- Trecho de origem

Dívidas, cancelamentos, corte de verbas, sumiço de um documento e uma rede de desinformações vêm tomando conta do principal programa cultural do governo. Projeto criado em 2004 pela gestão de Gilberto Gil no Ministério da Cultura (MinC), os Pontos de Cultura tiveram seu orçamento reduzido para menos da metade do último ano do governo Lula para agora. Três dos editais destinados às entidades foram cancelados, inclusive seguindo determinação contrária à da Advocacia Geral da União (AGU), o que deixou dúzias de grupos culturais do país sem investimentos. Tudo isso no projeto que, durante a campanha de Dilma Rousseff, foi chamado de prioritário.

Os Pontos de Cultura são entidades de atuação comunitária no setor e que recebem investimentos do governo federal, em algumas situações em parceria com os estados e os municípios. Em setembro de 2010, o grupo Dilma na Rede, responsável pela campanha oficial da então candidata nas redes sociais, publicou um vídeo em que a atual presidente disse: "Eu tenho certeza de que os Pontos de Cultura, esta rede deve ser ampliada. (...) Considero que são uma das formas mais eficazes de inclusão digital, cultural e social".

Seu primeiro edital foi lançado em julho de 2004, com cerca de 800 projetos inscritos e 210 selecionados. O programa passou a ser o carro-chefe na área cultural do governo Lula. Seu orçamento, que em 2004 era de R$ 4 milhões, chegou a R$ 216 milhões em 2010, o último ano de Lula na presidência.

Governo não respeita parecer da AGU

Mas, a partir daí, com a mudança de gestão, começaram quedas e cortes. Em 2011, primeiro ano de Dilma, o programa teve disponíveis apenas R$ 80 milhões. Além disso, três editais foram cancelados, o do Agente Cultura Viva, o do Agente Escola Viva e o do Areté. Os contemplados chegaram a ser anunciados e reclamam hoje junto ao MinC que houve gastos na confiança de que o compromisso acordado seria mantido.

- Tarefas pendentes
- a) Responda com base no texto sobre os Pontos de Cultura:
(i) Em que ano e por qual gestão do Ministério da Cultura o projeto foi criado?
(ii) Quantos projetos se inscreveram no primeiro edital e quantos foram selecionados?
(iii) Qual valor o programa teve disponível em 2011?
- b) Dê sequência ao texto sobre os Pontos de Cultura a partir da última frase apresentada.

- Registros armazenados
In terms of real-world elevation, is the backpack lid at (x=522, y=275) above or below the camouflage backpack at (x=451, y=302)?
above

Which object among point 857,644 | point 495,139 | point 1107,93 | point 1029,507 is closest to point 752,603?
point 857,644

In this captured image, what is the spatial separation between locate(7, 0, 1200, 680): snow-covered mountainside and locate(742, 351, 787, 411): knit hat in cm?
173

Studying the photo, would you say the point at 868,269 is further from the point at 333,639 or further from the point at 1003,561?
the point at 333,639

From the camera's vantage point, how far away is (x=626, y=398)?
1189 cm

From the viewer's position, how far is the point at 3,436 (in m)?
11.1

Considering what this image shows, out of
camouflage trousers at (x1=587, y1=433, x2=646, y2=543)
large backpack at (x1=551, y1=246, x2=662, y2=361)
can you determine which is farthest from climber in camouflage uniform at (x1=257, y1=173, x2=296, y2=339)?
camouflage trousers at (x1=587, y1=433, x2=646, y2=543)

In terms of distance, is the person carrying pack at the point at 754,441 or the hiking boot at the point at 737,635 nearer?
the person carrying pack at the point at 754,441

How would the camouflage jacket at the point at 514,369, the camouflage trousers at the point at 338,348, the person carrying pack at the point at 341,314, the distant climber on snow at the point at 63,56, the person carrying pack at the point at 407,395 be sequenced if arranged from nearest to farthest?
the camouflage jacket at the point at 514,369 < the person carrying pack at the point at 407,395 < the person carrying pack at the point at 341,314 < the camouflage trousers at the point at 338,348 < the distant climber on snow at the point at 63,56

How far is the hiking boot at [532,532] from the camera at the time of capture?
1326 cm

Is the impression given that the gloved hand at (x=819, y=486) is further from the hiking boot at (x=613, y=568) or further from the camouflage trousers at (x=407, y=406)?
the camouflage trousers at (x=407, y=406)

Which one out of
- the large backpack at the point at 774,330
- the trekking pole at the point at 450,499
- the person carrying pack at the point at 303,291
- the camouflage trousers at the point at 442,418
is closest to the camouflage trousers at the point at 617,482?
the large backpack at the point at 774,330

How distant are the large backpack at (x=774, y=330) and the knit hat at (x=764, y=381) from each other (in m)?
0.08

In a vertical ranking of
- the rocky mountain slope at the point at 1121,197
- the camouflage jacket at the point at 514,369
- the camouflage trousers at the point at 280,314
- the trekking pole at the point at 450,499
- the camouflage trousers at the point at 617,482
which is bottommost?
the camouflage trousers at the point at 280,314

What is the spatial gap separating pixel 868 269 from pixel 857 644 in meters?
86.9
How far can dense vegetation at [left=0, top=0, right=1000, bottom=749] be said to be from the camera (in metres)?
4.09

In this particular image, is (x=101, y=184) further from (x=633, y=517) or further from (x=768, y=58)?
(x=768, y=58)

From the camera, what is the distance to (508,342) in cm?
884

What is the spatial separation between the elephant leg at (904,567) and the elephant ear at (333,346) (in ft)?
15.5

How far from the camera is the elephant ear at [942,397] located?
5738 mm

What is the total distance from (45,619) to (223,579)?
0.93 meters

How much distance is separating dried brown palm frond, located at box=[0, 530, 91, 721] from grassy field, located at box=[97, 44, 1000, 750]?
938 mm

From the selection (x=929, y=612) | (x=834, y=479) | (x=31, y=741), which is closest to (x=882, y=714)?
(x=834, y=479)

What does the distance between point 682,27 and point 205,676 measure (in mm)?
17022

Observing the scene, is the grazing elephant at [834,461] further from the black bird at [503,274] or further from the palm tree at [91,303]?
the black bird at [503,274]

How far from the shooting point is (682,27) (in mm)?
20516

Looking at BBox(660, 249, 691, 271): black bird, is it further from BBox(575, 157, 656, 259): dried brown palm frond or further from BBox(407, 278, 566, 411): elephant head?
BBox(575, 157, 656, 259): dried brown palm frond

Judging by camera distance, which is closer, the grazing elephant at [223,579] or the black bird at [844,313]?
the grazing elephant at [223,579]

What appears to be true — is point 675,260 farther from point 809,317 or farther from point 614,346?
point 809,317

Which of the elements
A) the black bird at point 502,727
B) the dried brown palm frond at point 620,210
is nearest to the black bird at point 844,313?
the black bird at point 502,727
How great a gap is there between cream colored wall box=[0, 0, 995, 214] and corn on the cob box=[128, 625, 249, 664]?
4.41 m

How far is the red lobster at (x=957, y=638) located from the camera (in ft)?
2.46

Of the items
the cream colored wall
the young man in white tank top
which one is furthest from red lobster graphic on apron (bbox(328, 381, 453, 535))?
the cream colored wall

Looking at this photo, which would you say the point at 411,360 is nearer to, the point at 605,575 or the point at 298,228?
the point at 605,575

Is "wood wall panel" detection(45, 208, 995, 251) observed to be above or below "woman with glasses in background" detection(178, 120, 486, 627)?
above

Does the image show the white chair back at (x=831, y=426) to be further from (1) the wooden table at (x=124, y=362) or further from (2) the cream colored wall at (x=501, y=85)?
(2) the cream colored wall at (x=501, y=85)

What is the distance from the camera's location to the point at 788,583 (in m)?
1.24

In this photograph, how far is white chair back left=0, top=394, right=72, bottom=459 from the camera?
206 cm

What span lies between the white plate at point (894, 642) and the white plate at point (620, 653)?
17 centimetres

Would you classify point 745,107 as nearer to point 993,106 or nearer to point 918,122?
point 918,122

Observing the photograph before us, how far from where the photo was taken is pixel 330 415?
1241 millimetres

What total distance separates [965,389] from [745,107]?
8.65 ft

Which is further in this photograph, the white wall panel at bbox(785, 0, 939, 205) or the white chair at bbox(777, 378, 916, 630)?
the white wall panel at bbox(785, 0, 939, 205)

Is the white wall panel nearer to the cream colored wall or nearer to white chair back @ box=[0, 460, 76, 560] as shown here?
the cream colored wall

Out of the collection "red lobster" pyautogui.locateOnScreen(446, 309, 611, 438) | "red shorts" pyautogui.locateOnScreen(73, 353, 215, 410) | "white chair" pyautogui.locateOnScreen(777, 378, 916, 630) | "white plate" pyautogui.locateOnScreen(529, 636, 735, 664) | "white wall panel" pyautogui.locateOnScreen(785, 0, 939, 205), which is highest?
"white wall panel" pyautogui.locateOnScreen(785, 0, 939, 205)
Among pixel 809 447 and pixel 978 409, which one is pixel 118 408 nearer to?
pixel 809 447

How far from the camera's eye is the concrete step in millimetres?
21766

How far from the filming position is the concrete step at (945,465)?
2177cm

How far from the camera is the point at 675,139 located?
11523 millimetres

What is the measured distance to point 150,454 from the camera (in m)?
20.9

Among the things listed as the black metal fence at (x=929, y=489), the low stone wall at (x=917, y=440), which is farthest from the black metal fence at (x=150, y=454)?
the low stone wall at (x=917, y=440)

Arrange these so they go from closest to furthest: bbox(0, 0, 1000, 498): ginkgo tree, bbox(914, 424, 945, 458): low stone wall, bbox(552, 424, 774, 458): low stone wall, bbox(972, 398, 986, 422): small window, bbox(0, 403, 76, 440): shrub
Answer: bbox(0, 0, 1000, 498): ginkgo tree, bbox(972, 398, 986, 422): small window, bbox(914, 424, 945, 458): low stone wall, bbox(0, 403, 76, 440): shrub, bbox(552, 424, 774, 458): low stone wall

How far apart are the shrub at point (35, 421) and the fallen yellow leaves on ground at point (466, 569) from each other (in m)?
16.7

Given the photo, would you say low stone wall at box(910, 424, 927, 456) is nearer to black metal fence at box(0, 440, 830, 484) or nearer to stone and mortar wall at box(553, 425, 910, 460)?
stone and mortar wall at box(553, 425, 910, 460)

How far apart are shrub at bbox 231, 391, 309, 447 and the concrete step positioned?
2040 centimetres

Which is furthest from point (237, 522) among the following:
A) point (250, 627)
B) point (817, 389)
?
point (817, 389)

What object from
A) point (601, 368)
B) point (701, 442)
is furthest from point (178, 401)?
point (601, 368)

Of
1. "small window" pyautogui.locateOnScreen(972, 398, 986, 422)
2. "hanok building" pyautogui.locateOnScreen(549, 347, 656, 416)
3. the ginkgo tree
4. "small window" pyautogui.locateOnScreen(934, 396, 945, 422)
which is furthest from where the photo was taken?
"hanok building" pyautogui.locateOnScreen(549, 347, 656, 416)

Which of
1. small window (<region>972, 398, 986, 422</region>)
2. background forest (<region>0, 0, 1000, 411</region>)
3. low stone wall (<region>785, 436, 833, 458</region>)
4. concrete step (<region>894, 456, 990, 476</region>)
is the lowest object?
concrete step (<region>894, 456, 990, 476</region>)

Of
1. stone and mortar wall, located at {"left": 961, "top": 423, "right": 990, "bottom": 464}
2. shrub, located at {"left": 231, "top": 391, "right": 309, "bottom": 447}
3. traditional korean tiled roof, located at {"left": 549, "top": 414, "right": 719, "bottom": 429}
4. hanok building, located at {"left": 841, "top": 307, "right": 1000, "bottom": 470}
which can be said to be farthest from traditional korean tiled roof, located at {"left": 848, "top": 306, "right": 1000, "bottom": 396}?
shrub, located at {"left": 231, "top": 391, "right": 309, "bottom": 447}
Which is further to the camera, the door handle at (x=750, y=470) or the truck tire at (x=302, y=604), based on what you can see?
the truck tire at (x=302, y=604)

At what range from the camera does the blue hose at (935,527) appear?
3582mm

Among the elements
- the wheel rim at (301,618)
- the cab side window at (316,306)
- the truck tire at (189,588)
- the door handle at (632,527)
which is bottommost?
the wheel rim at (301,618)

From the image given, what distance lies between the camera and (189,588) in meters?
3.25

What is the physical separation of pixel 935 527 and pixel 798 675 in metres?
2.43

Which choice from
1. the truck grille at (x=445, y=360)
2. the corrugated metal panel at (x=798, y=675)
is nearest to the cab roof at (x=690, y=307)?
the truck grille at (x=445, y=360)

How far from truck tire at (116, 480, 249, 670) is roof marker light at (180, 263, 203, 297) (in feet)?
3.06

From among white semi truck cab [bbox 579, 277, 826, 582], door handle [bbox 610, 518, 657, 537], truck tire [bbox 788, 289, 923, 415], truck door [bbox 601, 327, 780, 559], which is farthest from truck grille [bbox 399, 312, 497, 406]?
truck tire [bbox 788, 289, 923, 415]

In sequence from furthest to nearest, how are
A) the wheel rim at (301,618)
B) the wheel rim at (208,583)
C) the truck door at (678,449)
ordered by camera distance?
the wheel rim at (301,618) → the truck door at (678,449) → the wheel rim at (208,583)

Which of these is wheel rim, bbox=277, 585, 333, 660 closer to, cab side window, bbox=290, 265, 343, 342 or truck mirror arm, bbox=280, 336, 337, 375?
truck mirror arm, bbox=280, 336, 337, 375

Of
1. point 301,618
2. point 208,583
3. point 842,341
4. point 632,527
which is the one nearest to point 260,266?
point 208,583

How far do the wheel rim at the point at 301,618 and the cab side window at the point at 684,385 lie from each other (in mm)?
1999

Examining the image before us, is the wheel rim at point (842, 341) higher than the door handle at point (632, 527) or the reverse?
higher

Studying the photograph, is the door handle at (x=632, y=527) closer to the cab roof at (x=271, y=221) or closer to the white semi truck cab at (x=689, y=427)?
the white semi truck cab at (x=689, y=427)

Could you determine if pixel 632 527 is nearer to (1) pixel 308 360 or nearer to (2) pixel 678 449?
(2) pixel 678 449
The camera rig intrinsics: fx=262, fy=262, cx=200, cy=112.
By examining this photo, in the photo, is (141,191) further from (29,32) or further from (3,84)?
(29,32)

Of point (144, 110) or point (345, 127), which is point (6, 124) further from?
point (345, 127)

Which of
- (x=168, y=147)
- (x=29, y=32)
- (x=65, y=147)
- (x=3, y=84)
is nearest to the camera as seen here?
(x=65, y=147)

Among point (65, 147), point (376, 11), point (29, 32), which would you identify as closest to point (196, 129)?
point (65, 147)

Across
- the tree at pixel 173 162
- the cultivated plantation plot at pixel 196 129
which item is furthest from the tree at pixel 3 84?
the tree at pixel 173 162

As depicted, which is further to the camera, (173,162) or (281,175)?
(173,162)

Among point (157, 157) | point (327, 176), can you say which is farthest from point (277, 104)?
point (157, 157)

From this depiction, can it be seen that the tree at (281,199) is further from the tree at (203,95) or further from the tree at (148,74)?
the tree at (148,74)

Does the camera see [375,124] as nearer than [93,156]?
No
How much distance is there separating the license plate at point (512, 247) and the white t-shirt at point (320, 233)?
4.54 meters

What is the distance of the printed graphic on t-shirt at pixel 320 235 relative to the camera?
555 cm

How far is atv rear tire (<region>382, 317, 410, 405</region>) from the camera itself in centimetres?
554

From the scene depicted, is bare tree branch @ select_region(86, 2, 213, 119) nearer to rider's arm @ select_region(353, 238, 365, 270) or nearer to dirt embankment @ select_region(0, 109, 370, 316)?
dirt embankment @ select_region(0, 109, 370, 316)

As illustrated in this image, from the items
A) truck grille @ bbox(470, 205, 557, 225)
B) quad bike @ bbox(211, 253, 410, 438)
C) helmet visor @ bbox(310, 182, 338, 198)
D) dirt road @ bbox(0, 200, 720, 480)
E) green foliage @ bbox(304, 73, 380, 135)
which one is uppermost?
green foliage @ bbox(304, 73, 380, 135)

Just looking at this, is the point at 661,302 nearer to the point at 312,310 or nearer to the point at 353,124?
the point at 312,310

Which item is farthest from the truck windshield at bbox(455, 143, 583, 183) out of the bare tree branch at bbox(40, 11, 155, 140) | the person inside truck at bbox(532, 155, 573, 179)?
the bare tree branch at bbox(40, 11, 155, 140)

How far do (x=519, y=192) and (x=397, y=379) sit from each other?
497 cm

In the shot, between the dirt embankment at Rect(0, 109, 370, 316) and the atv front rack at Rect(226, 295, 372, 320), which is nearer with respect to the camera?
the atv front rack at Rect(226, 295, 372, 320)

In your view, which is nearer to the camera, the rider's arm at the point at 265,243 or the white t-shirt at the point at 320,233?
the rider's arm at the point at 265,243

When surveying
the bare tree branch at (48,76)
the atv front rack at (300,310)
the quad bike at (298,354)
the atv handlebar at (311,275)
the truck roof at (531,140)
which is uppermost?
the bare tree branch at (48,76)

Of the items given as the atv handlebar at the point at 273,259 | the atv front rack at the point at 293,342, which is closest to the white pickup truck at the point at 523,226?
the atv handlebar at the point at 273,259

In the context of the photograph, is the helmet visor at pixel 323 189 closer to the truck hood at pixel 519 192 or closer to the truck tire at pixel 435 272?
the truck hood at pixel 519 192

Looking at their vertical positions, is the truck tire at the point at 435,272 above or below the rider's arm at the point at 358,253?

- Resultados por tarefa
- a)
(i) Em 2004, pela gestão de Gilberto Gil no Ministério da Cultura (MinC).
(ii) Cerca de 800 projetos se inscreveram, e 210 foram selecionados.
(iii) R$ 80 milhões.

- b)
No caso do Escola Viva, um edital lançado em 2009 que daria bolsas no valor de R$ 300 mensais para mil jovens atuantes nos Pontos de Cultura, o argumento utilizado pelo MinC para o cancelamento do repasse de recursos foi que seus prazos de regulamentação e execução caducaram. Em 30 de junho de 2011, a então secretária da Cidadania Cultural do MinC, Marta Porto, enviou uma carta às entidades selecionadas pelo Agente Cultura Viva e pelo Agente Escola Viva afirmando que "as análises jurídicas dos instrumentos (...) revelaram a inexistência de alternativa legal para a convalidação dos atos referentes aos dois editais, tendo em vista que ambos encontram-se expirados". A carta diz ainda que uma solução foi buscada "junto à Advocacia Geral da União" e que instalaria uma sindicância administrativa "para apurar responsabilidades internas nos procedimentos administrativos que resultaram na perda de vigência desses editais".

Porém, em 5 de abril de 2011, quase três meses antes do cancelamento dos editais, a mesma AGU citada pelo MinC para justificar o cancelamento do Agente Escola Viva enviou um parecer ao ministério sobre o assunto. Assinado por Daniela Guimarães Goulart, coordenadora-geral de Convênios e Editais de Seleção Pública, o parecer ao qual O GLOBO teve acesso diz que "o edital é válido até 20/12/2011, cabendo, ainda, a sua prorrogação". O texto da AGU concluiu: "O empenho correspondente ao Edital Bolsa Agente Escola Viva 2009 continua em vigor e o apoio previsto no edital pode ser concedido aos selecionados".

O parecer da AGU, porém, não foi levado em conta pelo ministério. De acordo com fontes de dentro do MinC, o documento teria sido retirado do processo à revelia para não impedir o cancelamento do edital.

Outro problema diz respeito ao edital dos Pontões de Cultura. Trata-se de uma nova categoria criada em 2010, destinada a instituições com capacidade de articulação em rede com outros centros menores. No edital, foram selecionados 129 Pontões de Cultura, que receberiam cerca de R$ 250 mil cada num ano. Mas, segundo informações do próprio MinC, apenas 42 desses tiveram o valor depositado, totalizando R$ 10,34 milhões. No ano passado, contudo, o ministério anunciou que suspenderia os pagamentos para investigar possíveis erros no procedimento do edital.

— Nós fomos selecionados pelos Pontões de Cultura, mas nunca recebemos. Temos trabalhos com vários estados brasileiros e com outros países. É essa a ideia do programa: poder integrar atividades diferentes em torno da economia da cultura — diz o sociólogo Geo Britto, que coordena o Ponto de Cultura do Centro de Teatro do Oprimido, do Rio. — Hoje, os Pontos de Cultura estão sendo implantados na Argentina e na Colômbia. Foi uma política brasileira que serviu de exemplo para o exterior.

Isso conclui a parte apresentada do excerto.